* Tarefa proposta 1
No texto sobre o jejum de títulos da seleção argentina, de quantos jogos era o recorde de invencibilidade coroado pela taça de 1993?
* Tarefa proposta 2
Dê prosseguimento ao texto sobre o jejum de títulos da seleção argentina, começando logo após a última frase apresentada.

* Texto de leitura
20 anos do último título da seleção principal
Desde 4 de julho de 1993, craques de calibre mundial já surgiram na seleção argentina: Ortega, Crespo, Verón, Riquelme, Saviola, Aimar, Tévez, Agüero e, claro, Messi. Nomes que, na teoria, não fariam jus a uma longa estiagem de títulos para a Albiceleste, em que pesassem as seleções concorrentes. Mas um jejum, a completar duas décadas hoje, abarcou toda a carreira de alguns e ainda marca as dos mais recentes. Muitos troféus vieram, na verdade, mas só às seleções juvenis, o que inclui os dois ouros olímpicos. Para a principal, nada.
Introduzindo assim, fica até incrível lembrar que aquela taça coroou um recorde de invencibilidade naquele tempo, 32 jogos. Ainda mais ao ressaltar que Maradona só esteve em dois deles. Ele fora suspenso em 1991 por um ano e meio por uso de cocaína e, mesmo ao fim da punição, o técnico Alfio Basile se dera ao luxo de, sem El Diez, coordenar a Argentina que voltou a vencer (duas vezes) a Copa América depois de mais de 30 anos, no bi de 1991 e 1993. Estes títulos recolocaram a seleção como maior vencedora do torneio (o Uruguai reigualou em 1995 e reultrapassou em 2011). A taça de 20 anos atrás também não teve Caniggia, que acabara de ser suspenso pelo mesmo motivo.
A Copa América de 1993, de fato, marcou fins de ciclos e inícios de outros. Foi uma das últimas ocasiões em que clubes locais ainda predominavam em relação aos europeus nas convocações. Só cinco vinham do Velho Continente: Franco (Real Zaragoza), Simeone (Sevilla), Leo Rodríguez (Atalanta), Redondo (Tenerife) e Batistuta (Fiorentina). Estes últimos, após temporadas bem lembradas: pelo segundo ano seguido, o Tenerife acabara de vencer o líder Real Madrid na última rodada do Espanhol e ajudar o título a ficar com o Barcelona.

* Extrato de dados
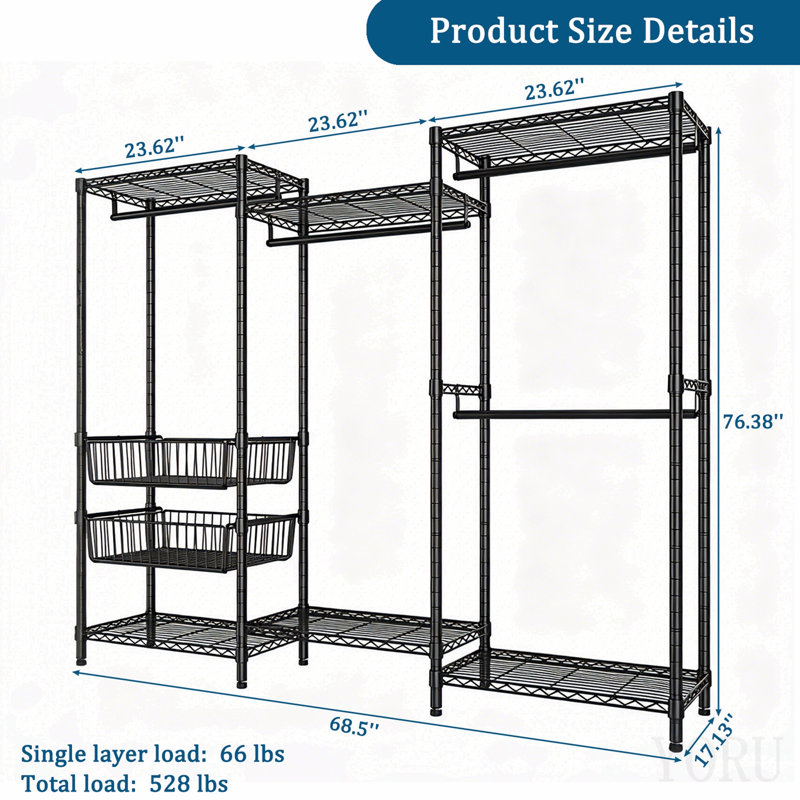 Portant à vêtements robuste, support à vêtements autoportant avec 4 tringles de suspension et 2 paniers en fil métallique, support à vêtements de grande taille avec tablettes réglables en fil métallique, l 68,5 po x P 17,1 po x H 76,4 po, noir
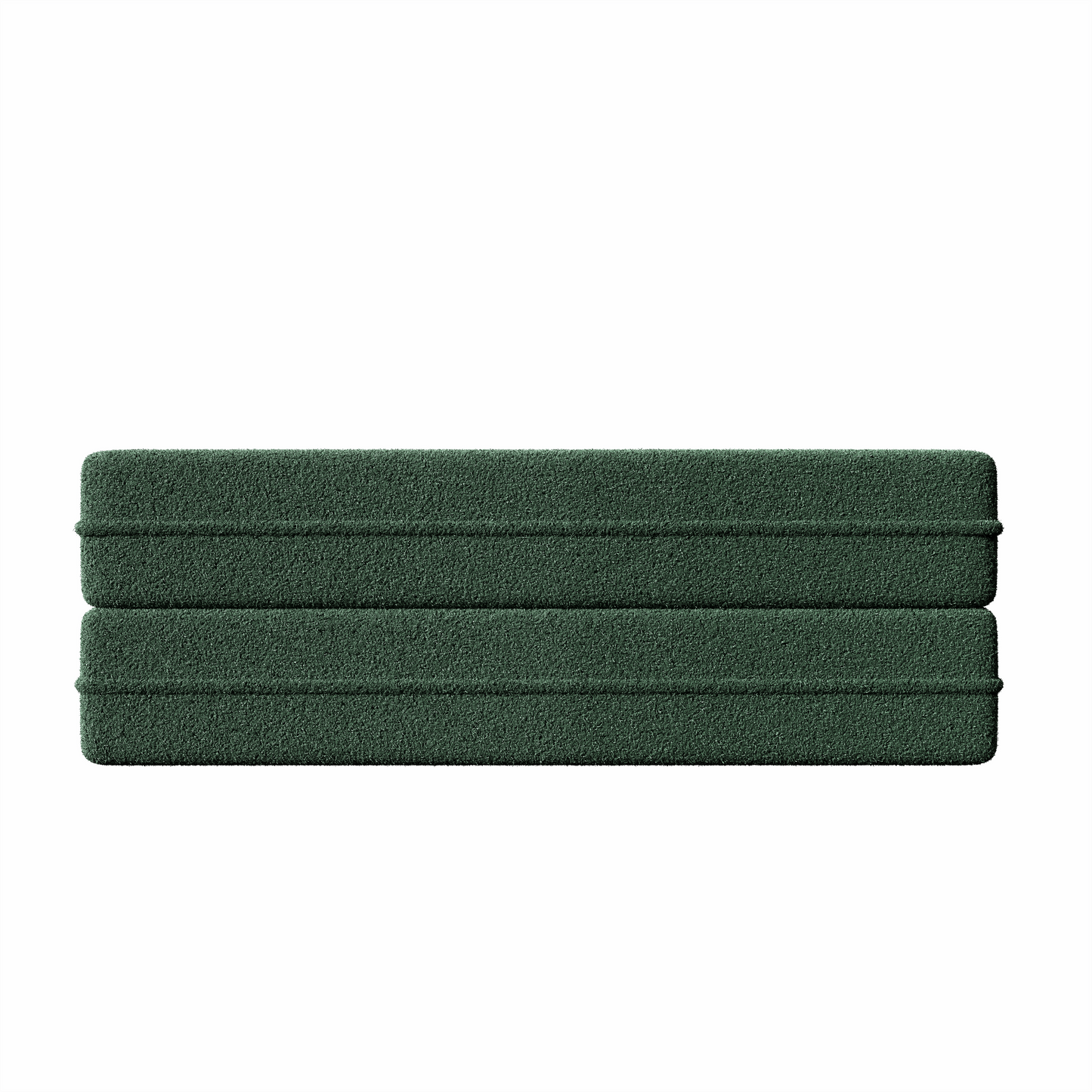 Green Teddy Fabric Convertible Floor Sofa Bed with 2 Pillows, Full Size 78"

* Espaço da resposta 1
32 jogos.

* Espaço da resposta 2
Redondo iria ao próprio Real, onde também seria ídolo. Já Batigol não conseguira impedir o rebaixamento da Viola, mas seguiria na seleção como caso mais célebre dos que a defenderam vindo de uma 2ª divisão (ele seguiria no clube de Florença, ajudando-o a voltar imediatamente à elite já na temporada seguinte). Os outros “estrangeiros” vinham da América Latina, algo retomado pelo atual técnico Sabella: Goycochea estava no Olimpia, o lateral Sergio Vázquez era da Universidad Católica (vice da Libertadores daquele ano, para o São Paulo) e o capitão Ruggeri, do América do México, país vencido na final.
Aquele foi justamente o primeiro torneio da Conmebol a convidar um representante do México. Ali, os EUA também estiveram pela primeira vez na competição, a reunir a dupla norte-americana com as dez seleções sul-americanas. Três grupos de quatro cada se formaram, com líderes, vices e os dois melhores terceiros avançando às quartas-de-final. Foi o caso do equilibrado grupo argentino, que tinha os próprios mexicanos e também as melhores gerações de Colômbia e Bolívia, ambas classificadas à Copa de 1994 – os andinos seriam os primeiros a vencer o Brasil em uma eliminatória de Copa do Mundo.
E logo os bolivianos foram os lanternas da chave… No dia 17 de junho, a Argentina estreou contra Etcheverry & cia, vencendo-os por 1-0: um condizente cabezazo de Ruggeri (conhecido como El Cabezón), afastando tiro de meta do goleiro adversário, funcionou praticamente como um lançamento para Batistuta, que, a galope, se lançou à grande área e marcou aos 8 do 2º tempo o gol do jogo. O lado ruim ficou para Darío Franco, que se fraturou aos 32 minutos em choque com Marco Sandy. José Basualdo foi convocado de emergência para a sua vaga. Contra os outros dois adversários, só empates.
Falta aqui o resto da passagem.